Can I get away with drinks and app's at the bar?
Looks like a lovely place but there is so many places I have to eat and drink with so little time.
I'll be staying at the Westin Waterfront.
You could do the lobster stew at the bar and follow it with the Indian pudding. That would probably hold you over for a while. Get a Ward 8 cocktail.
We were at Locke-Ober in January to mark Mr. Rabbit's 40th. This place is special, in my opinion, because it's a such a Boston institution. The restaurant is a beautiful landmark, and while food is competent, do keep in mind that it's basically a steak and seafood resto. If you prefer something more creative or imaginative, there are other great options in the neighbourhood - like Troquet or No 9 Park.
Boston does have so many great restaurants, and I have to say we found Locke-Ober over-rated... I think your cocktail/app plan is perfect.
PS - If you do go to Locke-Ober, make sure that you specify that you want a table in the downstairs room... they also have upstairs dining, but the space isn't as special.
I really enjoy lunch at LO..I don't think it's open weekends. As other's have said, you want the main downstairs dining room.
I would try something else. Locke Ober's is old and the food is not great. Overrated. Try Hamersley's at the bar. Grill 23 is nice and you can dine at the bar. Since you are at the Westin, try a number of North End haunts that are great -- Prezza has a nice bar you can dine at. Fantastic wine list at Prezza too.
re: Secret Sommelier
The fact that the space is "old" is what gives the place its sense of history and charm! I would also disagree that the food is "overrated;" I think it's underrated, as we never hear much about it, but I had one of my best Boston meals there last winter. I think it flies under the radar, so to speak, and is a true Boston gem.

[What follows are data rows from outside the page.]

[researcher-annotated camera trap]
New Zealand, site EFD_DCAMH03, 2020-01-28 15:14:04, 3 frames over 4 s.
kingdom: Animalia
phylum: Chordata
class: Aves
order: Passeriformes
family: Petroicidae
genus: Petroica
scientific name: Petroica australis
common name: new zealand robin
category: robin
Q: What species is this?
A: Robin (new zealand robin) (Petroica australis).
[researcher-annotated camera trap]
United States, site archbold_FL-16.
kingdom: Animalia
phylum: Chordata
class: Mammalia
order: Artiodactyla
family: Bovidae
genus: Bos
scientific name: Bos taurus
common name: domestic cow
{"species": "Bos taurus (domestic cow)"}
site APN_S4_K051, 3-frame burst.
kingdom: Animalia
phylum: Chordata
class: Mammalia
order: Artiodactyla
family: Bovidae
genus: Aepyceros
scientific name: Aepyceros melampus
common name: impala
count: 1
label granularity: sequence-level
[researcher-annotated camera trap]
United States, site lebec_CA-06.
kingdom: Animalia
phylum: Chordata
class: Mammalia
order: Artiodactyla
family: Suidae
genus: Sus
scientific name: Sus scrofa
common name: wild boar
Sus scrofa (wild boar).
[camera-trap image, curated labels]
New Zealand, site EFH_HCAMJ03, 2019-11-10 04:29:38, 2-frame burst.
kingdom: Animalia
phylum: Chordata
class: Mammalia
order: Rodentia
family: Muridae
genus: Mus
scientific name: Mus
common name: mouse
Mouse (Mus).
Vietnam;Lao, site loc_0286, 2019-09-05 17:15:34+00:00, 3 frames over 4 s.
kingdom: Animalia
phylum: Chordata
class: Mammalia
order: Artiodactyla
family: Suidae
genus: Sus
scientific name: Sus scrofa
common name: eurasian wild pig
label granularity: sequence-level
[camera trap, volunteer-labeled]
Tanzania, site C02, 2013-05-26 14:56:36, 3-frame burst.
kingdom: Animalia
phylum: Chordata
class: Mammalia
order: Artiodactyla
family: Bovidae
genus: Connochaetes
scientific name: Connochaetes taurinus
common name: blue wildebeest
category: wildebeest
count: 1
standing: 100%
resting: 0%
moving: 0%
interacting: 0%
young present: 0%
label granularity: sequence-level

We haven't been since Lydia Shire had taken over, but you're absolutely right: the people *are* amusing! I used to go quite a bit as a child with my grandfather during his weekly "roundtable" dinners, and have fond memories. The last time I was there (about 6 years ago) I had asked our very-close-to-retirement-aged server for more water, and he returned to our table with a very large plate of *butter*. We still say "pass the butter" when refilling the water glasses during dinner in his honor! :-D
re: Secret Sommelier
I remember Locke-Ober prior to Lydia Shire's takeover, Secret Sommelier, and your take on it sounds like it dates to that era, when the place was so rundown I worried about paint flaking from the ceiling into my lobster stew. I think the refreshing Shire oversaw of the physical plant and the menu made it very worthy again, and not just for its historical interest.
It still attracts its share of old money Beacon Hill fossils, and the hosting staff can be a bit stuffy. But the servers are terrific old pros, I love the atmosphere, and a lot of the food is excellent, if a bit pricey. I tend to go at lunch, which I find a much better value there than dinner.
To the OP, I'm not sure I'd include Locke-Ober on my "essential" tour of Boston restaurants, but it does capture a certain flavor, a milieu, a time and place that is unique to Boston. But it's a bygone Boston, one where that kind of elevated Yankee and Continental cusine was the best you could get here. That's no longer the case. On a short visit, I'd probably steer you elsewhere.